Les substances utilisées pour l’euthanasie provoquent la mort en induisant une hypoxie consécutive à une paralysie des muscles respiratoires, comme c’est le cas pour les curarisants, en déprimant les centres respiratoire et cardio-vasculaire ou en exerçant des effets cardiotoxiques. Les méthodes douces induisant un minimum de souffrance et produisant d’abord l’état d’inconscience avant la mort sont évidemment à privilégier. De ce point de vue, l’euthanasie peut se définir comme une anesthésie dépassée. Certains médicaments associent plusieurs principes actifs pour combiner plusieurs effets anesthésiques et létaux.
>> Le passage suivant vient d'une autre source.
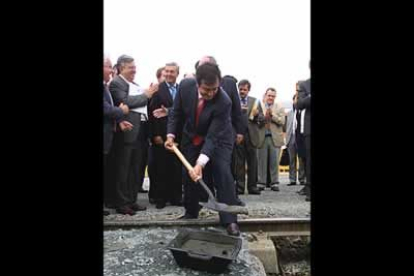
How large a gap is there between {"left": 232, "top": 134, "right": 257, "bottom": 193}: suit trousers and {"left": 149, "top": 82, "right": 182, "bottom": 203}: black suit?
66 centimetres

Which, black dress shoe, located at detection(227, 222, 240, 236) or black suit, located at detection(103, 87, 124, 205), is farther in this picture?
black dress shoe, located at detection(227, 222, 240, 236)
L’usage des curarisants seuls est éthiquement inacceptable.
T-61® est un médicament injectable destiné uniquement à l’euthanasie et ne contenant pas de barbiturique mais un mélange de trois molécules actives.
L’embutramide est un narcotique à action centrale inhibant le système nerveux central, principalement au niveau des centres respiratoires et circulatoires. L’iodure de mebenzonium exerce un effet curarisant déprimant les muscles striés y compris respiratoires. Enfin la tétracaïne, un anesthésique local inclus dans la préparation, permet selon la notice une injection indolore. Les effets cardiaques ne sont toutefois pas à exclure.
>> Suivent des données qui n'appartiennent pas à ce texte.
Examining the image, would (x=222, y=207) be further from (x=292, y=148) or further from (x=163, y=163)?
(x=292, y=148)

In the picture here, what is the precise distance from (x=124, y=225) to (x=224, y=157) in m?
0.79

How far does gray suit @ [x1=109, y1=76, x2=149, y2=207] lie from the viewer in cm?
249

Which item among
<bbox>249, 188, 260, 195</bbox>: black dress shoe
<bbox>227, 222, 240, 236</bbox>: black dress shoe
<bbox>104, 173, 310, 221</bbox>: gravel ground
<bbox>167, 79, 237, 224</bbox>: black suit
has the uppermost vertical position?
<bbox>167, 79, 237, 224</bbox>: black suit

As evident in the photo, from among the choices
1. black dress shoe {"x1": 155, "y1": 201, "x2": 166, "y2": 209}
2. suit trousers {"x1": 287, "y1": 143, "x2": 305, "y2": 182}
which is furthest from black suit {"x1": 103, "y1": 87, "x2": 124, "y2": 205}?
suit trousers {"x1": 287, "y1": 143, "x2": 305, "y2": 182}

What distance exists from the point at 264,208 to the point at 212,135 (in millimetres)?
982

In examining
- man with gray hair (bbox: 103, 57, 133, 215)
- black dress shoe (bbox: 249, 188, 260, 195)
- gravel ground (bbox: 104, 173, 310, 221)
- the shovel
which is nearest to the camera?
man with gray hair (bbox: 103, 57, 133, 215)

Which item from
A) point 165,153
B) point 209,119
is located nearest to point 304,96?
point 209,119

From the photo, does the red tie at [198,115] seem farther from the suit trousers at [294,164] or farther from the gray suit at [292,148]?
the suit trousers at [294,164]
Il est vivement conseillé d’utiliser ce médicament uniquement par voie IV ou éventuellement par voie intracardiaque chez les animaux anesthésiés, car l’administration par une autre voie ne garantit pas de manière absolue que l’embutramide, responsable de la perte de conscience, agisse chronologiquement en premier lieu. Il est pourtant indispensable que cette dépression du système nerveux central précède le blocage neuromusculaire sous peine d’imposer une mort par asphyxie d’un animal conscient. Le respect scrupuleux des posologies est capital de ce point de vue.
- Ne pas administrer aux animaux conscients.
- Ne pas administrer aux animaux gravides.
- Dans de rares cas, excitation et convulsions peuvent se manifester.
- L’arrêt cardiaque peut être retardé.
- T61 provoque des déficiences histopathologiques : endommagement de l’endothélium, congestion dans les poumons, oedème pulmonaire et hémolyse.
Une injection intravasculaire correcte de toute la dose doit être assurée (utilisation d'un cathéter veineux).
L’administration est uniquement réservée au vétérinaire.
Ce produit est mortel pour les humains et ne peut pas être laissé en possession du propriétaire ; il convient de prendre toutes les mesures nécessaires pour éviter une auto-injection accidentelle.
Evitez tout contact direct avec le produit.
Se débarrasser immédiatement de tout vêtement contaminé.
Si le produit se retrouve dans des plaies ouvertes ou des muqueuses, rincez à fond à l’eau et au savon.
En cas d’ingestion ou d’auto-injection accidentelle, demandez immédiatement conseil à un médecin.
Antidotes :
- analeptiques centraux : contre le composant narcotique
- physostigmine : contre le composant curarisant.